→ Görev A:
İfade hürriyeti yazısına göre Türk düşünce hayatında hukuki sınırların zaman zaman çiğnenmesine ne yol açıyor ve bu hangi ortamda oluyor? Bir iki cümleyle anlat.
→ Görev B:
İfade hürriyeti yazısından "Asimetrik ortamda, kendisini" sözlerinin geçtiği yerden başlayan, "edilmesine yol açmaktadır." sözlerinden sonra biten kısmı olduğu gibi yaz.

→ Sayfa Alıntısı:
%%

Türkiye’de İfade Hürriyeti: Mücadele ve Çarpık Modernleşmenin Hikâyesi

Asimetrik ortamda, kendisini geliştirmeye değil karşı tarafı kötülemeye ve sindirmeye çalışan bir dinamizmin hâkim olduğu Türk düşünce hayatında ifade hürriyeti ile ilgili yaşanan çatışma ve aksaklıklar hukuki sınırların zaman zaman ihlal edilmesine yol açmaktadır.
ifade özgürlüğü

Türkiye’de ifade hürriyeti, hiçbir zaman sadece bir anayasa maddesinden ibaret olmadı. Toplumun modernleşme sancıları, din-devlet ilişkisindeki kırılmalar ve ideolojik kamplaşmalar, özgür düşüncenin önünde sürekli birer engel olarak dikildi. Fikir özgürlüğü, kimi zaman darbe silahlarının gölgesinde, kimi zaman ise medya maskesiyle topluma yön verenlerin elinde araçsallaştı.

%%

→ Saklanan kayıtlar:

%%

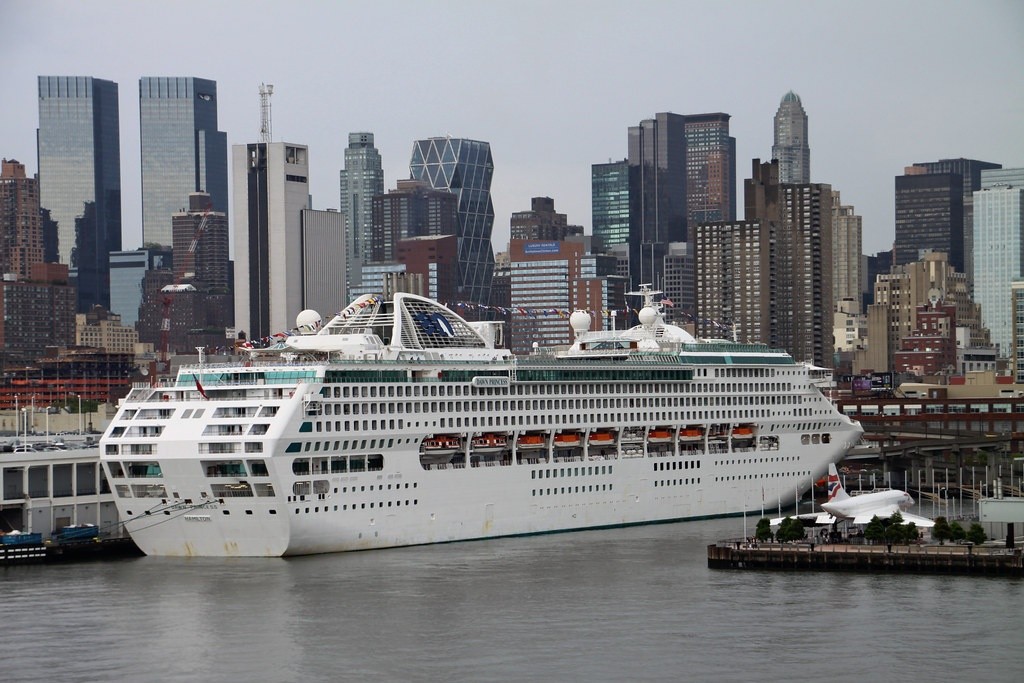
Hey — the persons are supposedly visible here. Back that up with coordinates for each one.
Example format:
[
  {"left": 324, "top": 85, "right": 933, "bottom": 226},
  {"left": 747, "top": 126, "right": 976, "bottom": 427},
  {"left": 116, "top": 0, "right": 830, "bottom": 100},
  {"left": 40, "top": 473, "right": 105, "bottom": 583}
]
[
  {"left": 747, "top": 537, "right": 756, "bottom": 547},
  {"left": 86, "top": 422, "right": 94, "bottom": 434},
  {"left": 810, "top": 535, "right": 815, "bottom": 551},
  {"left": 920, "top": 532, "right": 923, "bottom": 538}
]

%%

→ Görev Yanıtı A:
Buna ifade hürriyetiyle ilgili yaşanan çatışma ve aksaklıklar yol açıyor. Bu, asimetrik bir ortamda ve kendini geliştirmeye değil, karşı tarafı kötülemeye ve sindirmeye çalışan bir dinamizmin hâkim olduğu Türk düşünce hayatında oluyor.

→ Görev Yanıtı B:
Asimetrik ortamda, kendisini geliştirmeye değil karşı tarafı kötülemeye ve sindirmeye çalışan bir dinamizmin hâkim olduğu Türk düşünce hayatında ifade hürriyeti ile ilgili yaşanan çatışma ve aksaklıklar hukuki sınırların zaman zaman ihlal edilmesine yol açmaktadır.